Slow explain is here:

I tried rewriting the slow query such that the cross join is expressed as a subquery left outer joined to the fact table, but it had no effect.  the query plan was identical.

The query plan also doesn't change if I replace the 2nd column with s.sensor_pk (which maps one to one to the string I am constructing, but which does have an index).  This query is actually being used as the first query in a call to crosstab(text, text) and that second column is just the pivot column.  It doesn't matter to me whether it is a string or the id, since those labels wind up being re-written as column names of the function result. (select * from crosstab() as q(local_key bigint, column1 real, column2 real, ...).
From:
Samuel Gendler
Date:



On Thu, Jun 30, 2011 at 1:53 AM, Samuel Gendler <> wrote:
If I could figure out either a query structure or an index structure which will force the fast query plan, I'd be much happier.  So that is what I am looking for - an explanation of how I might convince the planner to always use the fast plan.
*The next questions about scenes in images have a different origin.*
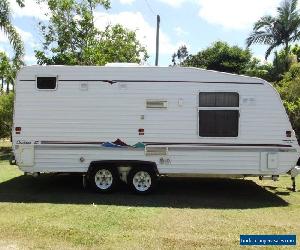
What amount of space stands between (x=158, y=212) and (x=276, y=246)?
304cm

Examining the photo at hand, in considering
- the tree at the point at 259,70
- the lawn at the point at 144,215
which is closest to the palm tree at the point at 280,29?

For the record, "set enable_nestloop=false" does force a more effective plan when using the 'slow' query.  It is not quite identical in structure - it materializes the other side of the query, resulting in about 10% less performance - but it is close enough that I'm tempted to disable nestloop whenever I run the query in the hope that it will prevent the planner from switching to the really awful plan.  I know that's kind of a drastic measure, so hopefully someone out there will suggest a config fix which accomplishes the same thing without requiring special handling for this query, but at least it works (for now).

Incidentally, upgrading to 9.0.x is not out of the question if it is believed that doing so might help here.  I'm only running 8.4 because I've got another project in production on 8.4 and I don't want to have to deal with running both versions on my development laptop.  But that's a pretty weak reason for not upgrading, I know.

--sam

From:
Samuel Gendler
Date:



On Thu, Jun 30, 2011 at 1:53 AM, Samuel Gendler <> wrote:
If I could figure out either a query structure or an index structure which will force the fast query plan, I'd be much happier.  So that is what I am looking for - an explanation of how I might convince the planner to always use the fast plan.
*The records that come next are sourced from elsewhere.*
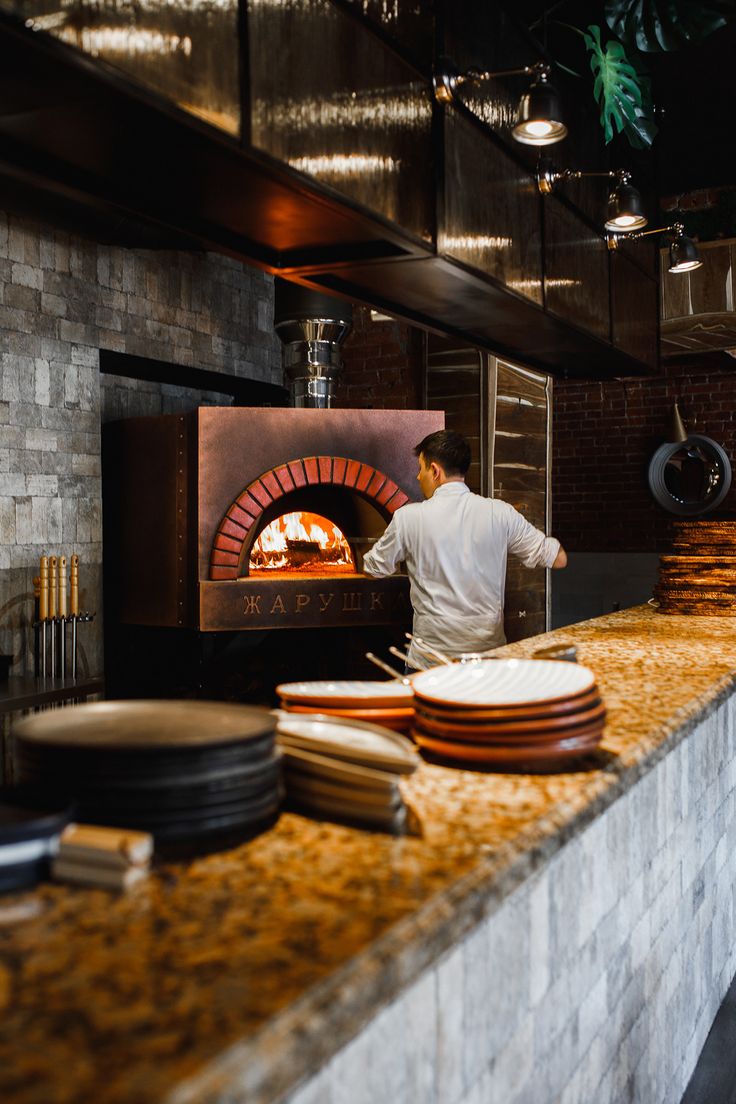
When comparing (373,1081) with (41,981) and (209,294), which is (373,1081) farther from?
(209,294)

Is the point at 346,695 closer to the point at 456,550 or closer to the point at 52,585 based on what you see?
the point at 456,550

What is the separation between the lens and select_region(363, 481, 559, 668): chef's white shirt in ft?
12.8

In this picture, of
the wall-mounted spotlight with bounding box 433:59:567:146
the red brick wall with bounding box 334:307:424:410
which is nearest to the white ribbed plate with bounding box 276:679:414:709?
the wall-mounted spotlight with bounding box 433:59:567:146

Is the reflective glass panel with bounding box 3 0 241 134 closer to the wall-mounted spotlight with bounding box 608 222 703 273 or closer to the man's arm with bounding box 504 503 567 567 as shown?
the man's arm with bounding box 504 503 567 567

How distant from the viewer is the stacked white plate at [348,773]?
4.15 ft

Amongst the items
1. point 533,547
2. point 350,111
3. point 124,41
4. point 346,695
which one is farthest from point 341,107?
point 533,547

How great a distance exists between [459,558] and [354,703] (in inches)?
86.8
I eventually noticed that constraint_exclusion didn't seem to be working and remembered that it only works when the filter is on the partitioned table itself, not when the table is being filtered via a join.  Adding a where clause which limits f.time_fk to the appropriate range not only fixed constraint_exclusion behaviour, but also caused the query planner to produce the same plan for both versions of the query - a plan that was an order of magnitude faster than the previous fastest plan.   It went from 20 seconds to just less than 2 seconds.
From:
Tom Lane
Date:

Samuel Gendler <> writes:
> I've got 2 nearly identical queries that perform incredibly differently.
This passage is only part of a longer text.